We set up two models of gastric bleeding in rats using low-dose aspirin (ASA) and the antiplatelet drug clopidogrel, a P2Y12
receptor antagonist, and examined the effect of antiulcer drugs on gastric bleeding and ulcerogenic responses under such conditions. Under
urethane anesthesia, two catheters were inserted into the rat stomach, one from the esophagus and another through the pylorus via an
incision in the duodenum.
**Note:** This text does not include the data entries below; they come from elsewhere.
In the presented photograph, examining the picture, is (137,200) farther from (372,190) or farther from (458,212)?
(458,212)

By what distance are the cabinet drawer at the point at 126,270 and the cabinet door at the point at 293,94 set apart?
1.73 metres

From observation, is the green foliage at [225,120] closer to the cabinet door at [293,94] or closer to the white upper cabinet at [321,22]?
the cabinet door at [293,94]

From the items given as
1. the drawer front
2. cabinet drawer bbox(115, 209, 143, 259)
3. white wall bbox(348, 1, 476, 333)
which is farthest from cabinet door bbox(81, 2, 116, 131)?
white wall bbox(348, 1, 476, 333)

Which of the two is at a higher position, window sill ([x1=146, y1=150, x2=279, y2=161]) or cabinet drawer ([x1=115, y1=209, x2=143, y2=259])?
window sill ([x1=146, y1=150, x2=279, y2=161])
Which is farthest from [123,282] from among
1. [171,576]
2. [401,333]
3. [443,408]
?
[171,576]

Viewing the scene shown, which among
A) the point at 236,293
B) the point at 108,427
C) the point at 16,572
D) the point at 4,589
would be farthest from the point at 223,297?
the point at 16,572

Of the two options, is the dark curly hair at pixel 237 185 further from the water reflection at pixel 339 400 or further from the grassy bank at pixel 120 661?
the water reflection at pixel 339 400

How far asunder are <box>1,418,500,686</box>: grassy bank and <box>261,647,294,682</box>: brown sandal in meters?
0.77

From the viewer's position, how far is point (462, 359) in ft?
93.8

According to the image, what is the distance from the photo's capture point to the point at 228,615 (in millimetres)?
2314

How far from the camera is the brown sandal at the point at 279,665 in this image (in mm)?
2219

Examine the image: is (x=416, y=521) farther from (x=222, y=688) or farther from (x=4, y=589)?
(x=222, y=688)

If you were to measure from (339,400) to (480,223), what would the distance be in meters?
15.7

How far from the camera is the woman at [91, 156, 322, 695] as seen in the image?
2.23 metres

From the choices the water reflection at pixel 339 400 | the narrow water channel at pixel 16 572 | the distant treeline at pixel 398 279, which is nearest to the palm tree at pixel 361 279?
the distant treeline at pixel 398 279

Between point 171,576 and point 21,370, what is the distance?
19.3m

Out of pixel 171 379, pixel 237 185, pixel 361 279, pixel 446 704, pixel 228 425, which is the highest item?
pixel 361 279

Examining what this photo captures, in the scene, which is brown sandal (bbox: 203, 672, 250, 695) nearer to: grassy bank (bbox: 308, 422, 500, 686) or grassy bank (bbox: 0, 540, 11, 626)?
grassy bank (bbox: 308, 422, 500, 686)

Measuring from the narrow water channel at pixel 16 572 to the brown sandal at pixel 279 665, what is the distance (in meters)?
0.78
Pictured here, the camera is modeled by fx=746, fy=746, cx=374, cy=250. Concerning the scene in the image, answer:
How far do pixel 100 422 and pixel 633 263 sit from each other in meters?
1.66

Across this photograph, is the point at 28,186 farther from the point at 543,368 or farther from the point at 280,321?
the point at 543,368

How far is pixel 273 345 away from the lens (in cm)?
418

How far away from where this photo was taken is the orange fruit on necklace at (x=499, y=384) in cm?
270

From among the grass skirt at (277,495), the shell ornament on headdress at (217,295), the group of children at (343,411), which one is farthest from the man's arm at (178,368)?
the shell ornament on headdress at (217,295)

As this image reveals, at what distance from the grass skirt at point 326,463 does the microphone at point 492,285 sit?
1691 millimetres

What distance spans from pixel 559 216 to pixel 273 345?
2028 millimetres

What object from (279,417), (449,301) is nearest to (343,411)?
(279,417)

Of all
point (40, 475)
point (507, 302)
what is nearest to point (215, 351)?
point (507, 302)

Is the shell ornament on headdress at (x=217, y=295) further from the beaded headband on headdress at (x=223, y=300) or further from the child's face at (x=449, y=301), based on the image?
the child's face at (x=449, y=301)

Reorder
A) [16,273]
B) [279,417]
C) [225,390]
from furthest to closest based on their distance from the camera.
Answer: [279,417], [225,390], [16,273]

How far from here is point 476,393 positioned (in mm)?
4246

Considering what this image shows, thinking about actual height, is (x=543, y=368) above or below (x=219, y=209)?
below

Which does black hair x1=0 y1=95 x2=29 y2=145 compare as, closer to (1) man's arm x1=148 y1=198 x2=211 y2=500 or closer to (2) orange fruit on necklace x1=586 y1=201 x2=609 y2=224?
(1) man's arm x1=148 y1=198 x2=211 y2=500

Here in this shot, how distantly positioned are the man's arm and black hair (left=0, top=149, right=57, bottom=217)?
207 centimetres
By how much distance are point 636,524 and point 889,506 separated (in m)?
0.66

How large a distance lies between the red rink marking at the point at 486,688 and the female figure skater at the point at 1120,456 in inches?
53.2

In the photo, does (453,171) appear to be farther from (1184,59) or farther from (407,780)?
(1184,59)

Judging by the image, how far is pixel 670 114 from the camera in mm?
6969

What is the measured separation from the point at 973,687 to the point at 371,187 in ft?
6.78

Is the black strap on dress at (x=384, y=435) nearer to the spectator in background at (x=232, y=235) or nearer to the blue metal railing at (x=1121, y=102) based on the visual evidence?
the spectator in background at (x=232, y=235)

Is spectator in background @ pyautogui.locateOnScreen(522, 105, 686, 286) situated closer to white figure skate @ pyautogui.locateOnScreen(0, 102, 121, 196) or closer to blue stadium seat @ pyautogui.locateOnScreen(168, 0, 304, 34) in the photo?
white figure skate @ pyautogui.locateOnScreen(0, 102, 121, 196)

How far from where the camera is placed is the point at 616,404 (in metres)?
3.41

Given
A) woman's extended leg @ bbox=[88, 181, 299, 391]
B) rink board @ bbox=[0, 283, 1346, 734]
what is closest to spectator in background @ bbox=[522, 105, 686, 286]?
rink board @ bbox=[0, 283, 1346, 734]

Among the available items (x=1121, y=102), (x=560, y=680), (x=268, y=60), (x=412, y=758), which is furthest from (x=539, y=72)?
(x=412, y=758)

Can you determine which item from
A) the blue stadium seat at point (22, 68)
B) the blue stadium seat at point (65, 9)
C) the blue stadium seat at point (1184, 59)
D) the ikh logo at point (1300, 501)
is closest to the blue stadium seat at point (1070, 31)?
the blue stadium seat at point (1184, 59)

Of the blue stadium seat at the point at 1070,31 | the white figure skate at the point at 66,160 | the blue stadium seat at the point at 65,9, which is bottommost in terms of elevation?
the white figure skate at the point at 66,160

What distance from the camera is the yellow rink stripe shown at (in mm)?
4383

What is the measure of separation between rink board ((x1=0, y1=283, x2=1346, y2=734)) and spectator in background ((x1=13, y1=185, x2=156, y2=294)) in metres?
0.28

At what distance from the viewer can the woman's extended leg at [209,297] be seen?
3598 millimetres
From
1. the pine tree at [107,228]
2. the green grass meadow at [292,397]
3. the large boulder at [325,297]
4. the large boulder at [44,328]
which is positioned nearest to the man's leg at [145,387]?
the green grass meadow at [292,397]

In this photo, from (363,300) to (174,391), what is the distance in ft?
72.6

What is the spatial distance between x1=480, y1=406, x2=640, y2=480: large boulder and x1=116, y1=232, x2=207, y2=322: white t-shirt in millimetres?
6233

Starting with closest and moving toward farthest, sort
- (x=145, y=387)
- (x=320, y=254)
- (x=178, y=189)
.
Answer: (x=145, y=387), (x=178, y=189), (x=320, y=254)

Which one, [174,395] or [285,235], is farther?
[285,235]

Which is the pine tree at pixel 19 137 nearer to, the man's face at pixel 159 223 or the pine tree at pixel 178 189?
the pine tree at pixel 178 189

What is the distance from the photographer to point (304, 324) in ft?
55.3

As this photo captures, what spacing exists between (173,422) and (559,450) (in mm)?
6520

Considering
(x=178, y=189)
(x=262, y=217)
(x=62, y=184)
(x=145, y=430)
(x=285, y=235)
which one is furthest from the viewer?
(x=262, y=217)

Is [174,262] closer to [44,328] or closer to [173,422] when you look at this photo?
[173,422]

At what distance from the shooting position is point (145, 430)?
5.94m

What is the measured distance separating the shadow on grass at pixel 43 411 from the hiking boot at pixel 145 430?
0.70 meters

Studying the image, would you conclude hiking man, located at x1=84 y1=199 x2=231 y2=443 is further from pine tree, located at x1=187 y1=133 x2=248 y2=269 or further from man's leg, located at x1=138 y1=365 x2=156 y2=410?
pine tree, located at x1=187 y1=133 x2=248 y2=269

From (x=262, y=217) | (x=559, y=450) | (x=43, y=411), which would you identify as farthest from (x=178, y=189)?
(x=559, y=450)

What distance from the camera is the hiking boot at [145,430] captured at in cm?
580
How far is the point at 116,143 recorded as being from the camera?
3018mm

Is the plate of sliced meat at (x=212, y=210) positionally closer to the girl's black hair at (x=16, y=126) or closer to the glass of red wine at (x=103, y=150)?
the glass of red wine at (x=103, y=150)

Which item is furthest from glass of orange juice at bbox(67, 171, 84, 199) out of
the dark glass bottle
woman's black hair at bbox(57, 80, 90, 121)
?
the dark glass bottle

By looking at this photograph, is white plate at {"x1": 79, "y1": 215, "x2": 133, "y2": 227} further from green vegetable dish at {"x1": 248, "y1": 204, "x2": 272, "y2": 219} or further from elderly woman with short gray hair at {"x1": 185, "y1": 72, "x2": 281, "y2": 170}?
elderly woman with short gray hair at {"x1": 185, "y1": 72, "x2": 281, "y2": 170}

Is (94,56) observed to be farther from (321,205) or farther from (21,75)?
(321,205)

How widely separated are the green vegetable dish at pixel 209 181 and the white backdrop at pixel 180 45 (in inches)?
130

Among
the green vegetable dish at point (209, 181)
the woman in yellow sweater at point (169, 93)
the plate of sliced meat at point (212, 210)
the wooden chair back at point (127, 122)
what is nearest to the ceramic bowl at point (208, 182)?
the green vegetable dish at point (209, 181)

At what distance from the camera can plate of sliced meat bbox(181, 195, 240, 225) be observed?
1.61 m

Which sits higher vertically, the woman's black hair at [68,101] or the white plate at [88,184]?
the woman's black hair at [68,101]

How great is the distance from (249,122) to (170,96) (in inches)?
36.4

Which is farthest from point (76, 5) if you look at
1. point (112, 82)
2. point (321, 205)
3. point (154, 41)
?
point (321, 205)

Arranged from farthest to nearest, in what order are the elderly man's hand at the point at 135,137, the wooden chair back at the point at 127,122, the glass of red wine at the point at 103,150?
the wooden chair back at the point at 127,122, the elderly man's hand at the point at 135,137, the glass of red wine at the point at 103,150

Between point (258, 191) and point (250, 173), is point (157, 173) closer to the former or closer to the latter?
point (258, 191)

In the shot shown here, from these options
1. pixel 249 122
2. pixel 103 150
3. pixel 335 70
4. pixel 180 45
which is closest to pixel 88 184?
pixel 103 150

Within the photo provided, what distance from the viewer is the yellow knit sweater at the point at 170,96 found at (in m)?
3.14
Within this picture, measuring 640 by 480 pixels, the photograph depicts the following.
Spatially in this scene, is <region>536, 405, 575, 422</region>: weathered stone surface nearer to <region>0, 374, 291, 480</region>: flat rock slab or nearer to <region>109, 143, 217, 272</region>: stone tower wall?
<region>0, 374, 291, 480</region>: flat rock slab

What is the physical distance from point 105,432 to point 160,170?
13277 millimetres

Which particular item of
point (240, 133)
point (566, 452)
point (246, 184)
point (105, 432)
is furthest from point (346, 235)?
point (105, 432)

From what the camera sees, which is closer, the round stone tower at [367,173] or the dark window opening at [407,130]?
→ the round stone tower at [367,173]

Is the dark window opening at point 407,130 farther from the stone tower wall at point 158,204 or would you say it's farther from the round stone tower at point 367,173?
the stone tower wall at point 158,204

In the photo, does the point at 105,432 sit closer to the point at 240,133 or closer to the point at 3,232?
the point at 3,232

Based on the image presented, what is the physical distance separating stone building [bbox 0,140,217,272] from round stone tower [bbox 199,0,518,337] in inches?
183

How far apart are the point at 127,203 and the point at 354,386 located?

In the first model, the stomach was perfused with 25 mM ASA dissolved in 50 mM HCl using an infusion
pump, and gastric bleeding was measured as the hemoglobin concentration in perfusate collected every 15 min. In the second model, the
stomach was perfused with ASA under stimulation of acid secretion by a continuous i.v. infusion of histamine (8 mg/kg/hr). Clopidogrel
(30 mg/kg) was given p.o. 24 h before the ASA perfusion, while antiulcer drugs were given i.d. or i.v. 30 min before. Perfusion of the
stomach with acidified ASA or ASA under histamine-stimulated acid secretion caused minimal bleeding in the stomach with few lesions.
The ulcerogenic and bleeding responses to ASA under these conditions were markedly aggravated by pretreatment with clopidogrel,
which by itself provoked neither bleeding nor damage. Antiulcer drugs, such as prostaglandin E2, irsogladine, rebamipide and teprenone,
reduced the severity of gastric bleeding and damage in response to ASA plus clopidogrel in the presence of both exogenous and endogenous
acid. In contrast, antisecretory drugs such as a proton pump inhibitor and histamine H2 receptor antagonists markedly suppressed the
gastric bleeding and lesion responses to ASA plus clopidogrel under histamine-stimulated acid secretion, but had no effect on the responses
to acidified ASA plus clopidogrel. These results suggest that clopidogrel increases gastric bleeding induced by ASA and that
antiulcer drugs are useful for preventing gastric bleeding caused by the dual antiplatelet therapy.